Chickpea Shortbreads

Thank you for sharing!

Last Updated on June 4, 2015 by Chef Mireille

Hello fans of Global Tastes & Travels,
First, I need to apologize in advance for the poor quality of the photos in this posting.  Unfortunately, the battery to my camera went kaput, so I had to resort to my cellphone for the pics. Sorry 🙁

Now to the posting – I haven’t posted a Cookbook Recipe in a long time. I once had the good intention of running this series once a month.  I just couldn’t keep to that schedule.  To remind my old time readers and inform my new readers what this is, it’s when I follow a recipe from the plethora of cookbooks I own and test them to find out how delicious…or not they are and how well the recipe is written…or not!
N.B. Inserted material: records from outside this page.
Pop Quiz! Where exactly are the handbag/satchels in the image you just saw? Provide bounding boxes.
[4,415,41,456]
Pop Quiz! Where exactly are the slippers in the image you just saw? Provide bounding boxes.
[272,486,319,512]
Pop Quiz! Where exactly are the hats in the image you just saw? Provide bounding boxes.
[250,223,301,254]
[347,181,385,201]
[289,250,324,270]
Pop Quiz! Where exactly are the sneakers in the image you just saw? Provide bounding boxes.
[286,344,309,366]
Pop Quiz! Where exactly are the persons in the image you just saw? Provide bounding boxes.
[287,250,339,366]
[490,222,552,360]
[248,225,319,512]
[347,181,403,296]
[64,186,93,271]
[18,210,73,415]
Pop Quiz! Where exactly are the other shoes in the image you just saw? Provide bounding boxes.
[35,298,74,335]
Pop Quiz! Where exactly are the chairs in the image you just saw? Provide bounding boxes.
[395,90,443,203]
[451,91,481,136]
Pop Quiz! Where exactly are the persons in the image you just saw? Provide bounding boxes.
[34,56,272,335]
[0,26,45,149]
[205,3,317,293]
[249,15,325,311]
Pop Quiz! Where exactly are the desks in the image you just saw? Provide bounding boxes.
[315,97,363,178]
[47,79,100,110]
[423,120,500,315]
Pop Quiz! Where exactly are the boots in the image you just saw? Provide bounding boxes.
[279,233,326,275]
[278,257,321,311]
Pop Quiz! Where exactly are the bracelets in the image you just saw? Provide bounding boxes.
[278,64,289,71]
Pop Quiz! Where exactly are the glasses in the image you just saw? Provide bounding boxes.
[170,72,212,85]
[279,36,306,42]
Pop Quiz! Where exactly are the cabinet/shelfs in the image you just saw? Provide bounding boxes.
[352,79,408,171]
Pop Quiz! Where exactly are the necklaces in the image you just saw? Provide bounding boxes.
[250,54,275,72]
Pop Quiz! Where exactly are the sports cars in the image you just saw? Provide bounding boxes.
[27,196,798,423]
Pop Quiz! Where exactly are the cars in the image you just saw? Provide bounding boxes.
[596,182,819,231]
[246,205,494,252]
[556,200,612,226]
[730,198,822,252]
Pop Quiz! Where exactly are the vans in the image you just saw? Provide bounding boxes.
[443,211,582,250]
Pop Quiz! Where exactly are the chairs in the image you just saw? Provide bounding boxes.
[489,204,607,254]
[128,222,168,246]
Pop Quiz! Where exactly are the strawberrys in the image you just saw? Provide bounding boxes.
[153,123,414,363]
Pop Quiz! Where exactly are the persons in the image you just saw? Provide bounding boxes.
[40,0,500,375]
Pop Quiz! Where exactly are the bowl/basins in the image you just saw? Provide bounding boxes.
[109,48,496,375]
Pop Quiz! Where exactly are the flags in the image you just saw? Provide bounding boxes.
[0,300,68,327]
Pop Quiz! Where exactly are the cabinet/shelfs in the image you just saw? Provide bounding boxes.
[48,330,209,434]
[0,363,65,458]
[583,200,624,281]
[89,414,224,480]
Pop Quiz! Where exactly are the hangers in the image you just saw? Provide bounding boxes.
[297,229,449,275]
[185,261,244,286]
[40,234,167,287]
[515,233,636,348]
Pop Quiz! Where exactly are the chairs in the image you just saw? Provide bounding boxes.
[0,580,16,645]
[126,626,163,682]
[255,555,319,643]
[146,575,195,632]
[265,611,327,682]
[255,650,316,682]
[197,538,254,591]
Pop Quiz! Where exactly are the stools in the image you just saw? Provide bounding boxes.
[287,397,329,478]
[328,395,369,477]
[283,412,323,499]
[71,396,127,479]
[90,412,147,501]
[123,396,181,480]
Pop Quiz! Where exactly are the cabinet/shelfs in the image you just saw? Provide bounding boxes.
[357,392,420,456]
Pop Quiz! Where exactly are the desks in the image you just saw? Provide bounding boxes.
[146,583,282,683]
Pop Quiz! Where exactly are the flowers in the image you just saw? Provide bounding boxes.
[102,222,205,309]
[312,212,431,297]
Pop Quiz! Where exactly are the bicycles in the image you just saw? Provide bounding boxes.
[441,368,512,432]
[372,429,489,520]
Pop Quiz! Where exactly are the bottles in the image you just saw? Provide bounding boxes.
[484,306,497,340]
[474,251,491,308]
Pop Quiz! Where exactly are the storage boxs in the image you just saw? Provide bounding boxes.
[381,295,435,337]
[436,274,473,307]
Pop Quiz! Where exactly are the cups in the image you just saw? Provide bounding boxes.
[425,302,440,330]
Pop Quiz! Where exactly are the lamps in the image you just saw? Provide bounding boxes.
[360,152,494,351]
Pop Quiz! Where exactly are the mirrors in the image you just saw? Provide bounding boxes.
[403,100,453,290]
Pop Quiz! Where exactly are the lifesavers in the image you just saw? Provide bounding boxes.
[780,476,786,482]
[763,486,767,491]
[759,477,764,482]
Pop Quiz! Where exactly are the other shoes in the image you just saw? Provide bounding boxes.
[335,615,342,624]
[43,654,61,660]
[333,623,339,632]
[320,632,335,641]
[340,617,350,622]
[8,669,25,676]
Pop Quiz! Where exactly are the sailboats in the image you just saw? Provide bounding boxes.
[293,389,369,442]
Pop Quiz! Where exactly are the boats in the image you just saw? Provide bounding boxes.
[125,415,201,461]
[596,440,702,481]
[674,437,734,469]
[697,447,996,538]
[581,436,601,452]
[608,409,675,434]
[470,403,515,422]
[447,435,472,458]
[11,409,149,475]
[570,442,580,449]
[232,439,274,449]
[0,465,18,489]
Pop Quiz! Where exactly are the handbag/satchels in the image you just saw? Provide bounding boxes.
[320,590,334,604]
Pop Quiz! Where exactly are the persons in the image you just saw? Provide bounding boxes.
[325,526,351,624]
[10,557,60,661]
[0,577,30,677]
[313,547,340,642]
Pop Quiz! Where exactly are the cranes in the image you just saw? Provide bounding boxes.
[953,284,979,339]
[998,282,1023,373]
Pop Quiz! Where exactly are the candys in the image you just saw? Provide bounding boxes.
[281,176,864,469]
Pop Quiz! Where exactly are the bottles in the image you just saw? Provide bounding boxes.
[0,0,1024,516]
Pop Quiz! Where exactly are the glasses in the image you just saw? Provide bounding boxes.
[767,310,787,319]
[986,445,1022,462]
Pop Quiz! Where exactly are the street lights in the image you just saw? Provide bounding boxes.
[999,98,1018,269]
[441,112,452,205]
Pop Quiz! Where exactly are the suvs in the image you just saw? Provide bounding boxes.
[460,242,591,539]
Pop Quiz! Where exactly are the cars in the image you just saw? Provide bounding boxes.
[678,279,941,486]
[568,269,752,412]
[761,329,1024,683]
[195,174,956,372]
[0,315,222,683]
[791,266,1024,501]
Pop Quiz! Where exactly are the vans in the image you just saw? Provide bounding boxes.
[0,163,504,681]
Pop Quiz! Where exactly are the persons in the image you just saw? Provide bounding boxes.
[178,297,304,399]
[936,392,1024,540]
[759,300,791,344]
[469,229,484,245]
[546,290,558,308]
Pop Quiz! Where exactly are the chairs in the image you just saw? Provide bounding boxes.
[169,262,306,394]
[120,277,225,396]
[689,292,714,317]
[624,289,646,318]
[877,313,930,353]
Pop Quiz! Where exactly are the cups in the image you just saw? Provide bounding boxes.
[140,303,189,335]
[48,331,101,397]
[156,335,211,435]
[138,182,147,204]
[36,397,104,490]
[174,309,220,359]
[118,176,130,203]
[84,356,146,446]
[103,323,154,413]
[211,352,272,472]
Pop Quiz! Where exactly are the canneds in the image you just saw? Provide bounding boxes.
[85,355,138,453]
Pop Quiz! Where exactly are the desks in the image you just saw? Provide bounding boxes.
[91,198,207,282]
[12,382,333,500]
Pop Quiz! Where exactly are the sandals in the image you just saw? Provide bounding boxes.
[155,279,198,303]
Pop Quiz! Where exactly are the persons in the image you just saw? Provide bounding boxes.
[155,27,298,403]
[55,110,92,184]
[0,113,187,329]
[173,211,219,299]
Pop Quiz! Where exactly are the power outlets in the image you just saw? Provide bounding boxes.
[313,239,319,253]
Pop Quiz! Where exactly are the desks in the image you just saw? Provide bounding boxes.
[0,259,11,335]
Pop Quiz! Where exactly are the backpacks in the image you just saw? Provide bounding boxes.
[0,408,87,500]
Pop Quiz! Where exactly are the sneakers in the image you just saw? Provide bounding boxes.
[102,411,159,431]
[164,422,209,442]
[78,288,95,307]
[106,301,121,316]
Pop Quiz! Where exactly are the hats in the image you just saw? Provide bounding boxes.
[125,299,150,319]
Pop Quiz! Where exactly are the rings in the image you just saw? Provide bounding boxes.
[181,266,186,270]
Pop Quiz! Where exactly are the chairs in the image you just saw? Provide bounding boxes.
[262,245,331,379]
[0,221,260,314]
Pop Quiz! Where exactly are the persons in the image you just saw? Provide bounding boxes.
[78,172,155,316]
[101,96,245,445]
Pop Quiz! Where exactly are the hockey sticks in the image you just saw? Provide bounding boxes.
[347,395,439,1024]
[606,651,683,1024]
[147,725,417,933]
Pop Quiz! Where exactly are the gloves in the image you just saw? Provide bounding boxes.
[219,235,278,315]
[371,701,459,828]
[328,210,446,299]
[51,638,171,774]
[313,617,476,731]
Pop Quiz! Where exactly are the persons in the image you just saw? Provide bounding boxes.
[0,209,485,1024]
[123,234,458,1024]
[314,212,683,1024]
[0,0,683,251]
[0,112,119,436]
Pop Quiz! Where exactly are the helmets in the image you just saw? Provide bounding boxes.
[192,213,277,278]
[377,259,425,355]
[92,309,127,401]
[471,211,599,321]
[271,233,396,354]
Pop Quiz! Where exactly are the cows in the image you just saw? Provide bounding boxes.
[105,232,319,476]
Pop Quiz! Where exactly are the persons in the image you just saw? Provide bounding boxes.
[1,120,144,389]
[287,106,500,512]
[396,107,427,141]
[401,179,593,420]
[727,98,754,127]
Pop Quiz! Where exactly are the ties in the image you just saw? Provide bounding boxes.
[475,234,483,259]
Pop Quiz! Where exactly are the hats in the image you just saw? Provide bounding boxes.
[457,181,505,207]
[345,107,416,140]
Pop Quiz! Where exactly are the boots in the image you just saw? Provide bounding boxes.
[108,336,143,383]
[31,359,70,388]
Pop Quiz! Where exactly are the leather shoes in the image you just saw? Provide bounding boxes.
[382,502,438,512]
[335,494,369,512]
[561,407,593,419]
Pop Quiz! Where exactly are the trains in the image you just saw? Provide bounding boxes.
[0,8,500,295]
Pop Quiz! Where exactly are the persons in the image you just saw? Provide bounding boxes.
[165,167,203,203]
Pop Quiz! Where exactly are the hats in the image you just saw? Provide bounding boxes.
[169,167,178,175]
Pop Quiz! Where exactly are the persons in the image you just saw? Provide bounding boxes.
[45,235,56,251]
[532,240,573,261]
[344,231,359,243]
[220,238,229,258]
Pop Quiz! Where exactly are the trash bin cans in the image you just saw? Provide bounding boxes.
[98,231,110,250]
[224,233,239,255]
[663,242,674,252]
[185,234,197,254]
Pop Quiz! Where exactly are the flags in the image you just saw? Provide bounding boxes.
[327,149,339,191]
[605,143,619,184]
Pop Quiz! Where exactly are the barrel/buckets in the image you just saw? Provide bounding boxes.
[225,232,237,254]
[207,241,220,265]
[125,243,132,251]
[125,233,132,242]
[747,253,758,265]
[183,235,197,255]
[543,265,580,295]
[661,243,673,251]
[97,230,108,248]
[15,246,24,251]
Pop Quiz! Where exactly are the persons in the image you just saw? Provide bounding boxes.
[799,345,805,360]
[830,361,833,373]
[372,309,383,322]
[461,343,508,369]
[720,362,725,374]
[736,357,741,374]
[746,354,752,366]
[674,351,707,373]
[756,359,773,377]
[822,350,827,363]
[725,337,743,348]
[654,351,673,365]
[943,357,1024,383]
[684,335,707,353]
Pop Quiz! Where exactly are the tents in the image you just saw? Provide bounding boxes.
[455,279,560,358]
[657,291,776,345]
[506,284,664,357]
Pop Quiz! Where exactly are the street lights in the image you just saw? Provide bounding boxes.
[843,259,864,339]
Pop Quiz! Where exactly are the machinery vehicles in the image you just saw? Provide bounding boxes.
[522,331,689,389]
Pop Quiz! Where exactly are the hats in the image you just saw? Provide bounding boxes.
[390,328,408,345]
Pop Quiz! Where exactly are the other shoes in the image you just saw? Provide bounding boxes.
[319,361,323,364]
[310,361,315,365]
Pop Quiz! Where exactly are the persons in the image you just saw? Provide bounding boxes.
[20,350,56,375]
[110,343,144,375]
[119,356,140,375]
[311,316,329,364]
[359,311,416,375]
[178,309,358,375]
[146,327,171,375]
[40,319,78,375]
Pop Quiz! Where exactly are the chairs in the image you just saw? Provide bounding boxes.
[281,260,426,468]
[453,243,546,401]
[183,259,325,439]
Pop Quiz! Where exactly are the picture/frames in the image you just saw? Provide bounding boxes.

This recipe is for chickpea shortbread cookies, called Nan-e Nokhodchi from a cookbook I have called The Legendary Cuisine of Persia by Margaret Shaida.  I have tried a few of the savory dishes from this book and they were all good. This is the first sweet recipe I tried from the book.

Her original recipe is:
Chickpea Shortbreads
1 cup chickpea flour (available at Middle Eastern markets or Indian markets under the name besan)
1/2 cup sugar
1/2 teaspoon ground cardamom
1/4 cup unsalted butter, softened
pistacchios, for garnish

Here is the instructions, with a few changes by me (my changes are in Italics).
In a bowl, sift flour, sugar and cardamom.  Place the butter in the center and carefully knead the flour until the mixture holds together.  (This is a very short mixture but it will eventually hold together after some kneading.  An egg yolk may be used to help bind the mixture but the shortbread will be softer without.)

          I tried to follow the recipe with just the butter, incorporating it much the way you would when making fresh pasta.  However, the more I kneaded the more crumbly the dough became.  

It was not binding, so I followed her suggestion and added the egg yolk, but it still would not bind.  So I added the white and then the dough came together perfectly, so my suggestion when you follow this recipe is to use 1 egg, in addition to the original recipe.

In her recipe, she rolls out the dough first and then refrigerates it.  I have always found it is much easier to roll out the dough if it is refrigerated first.  I wrapped the dough in plastic wrap and refrigerated dough for 30 minutes and then I rolled out the dough.
 On a floured cutting board (using the chickpea flour), roll out dough to 1/4″ thickness and cut into shapes (using cookie cutters) and place on a cookie sheet, lined with waxed or parchment paper.  Keep on rolling dough back together and cut more shapes until all of the dough is used.

While the original recipe said to garnish with pistacchios after baking, I decided to do it beforehand so they would be baked into the cookie.  Press 1 pistacchio in center of each cookie.

Preheat the oven to 300 F. Bake for 10-15 minutes, until cookies are set and lightly browned at the edges.  Cool. Remove and eat!

While the cookies tasted delicious, I feel her recipes are not written for the amateur cook.  If I did not know how to adjust accordingly, I don’t think the recipe would have been successful. I found this to be also true of previous savory recipes I did.  If you are an experienced cook, I would recommend her cookbook.  Otherwise, you may find it difficult.

These cookies are not very sweet. This is certainly NOT going to replace your child’s favorite chocolate chip cookies, but they are perfect with fruit and a cup of tea.  Not to mention you get a protein filled snack, with the nut and the chickpeas!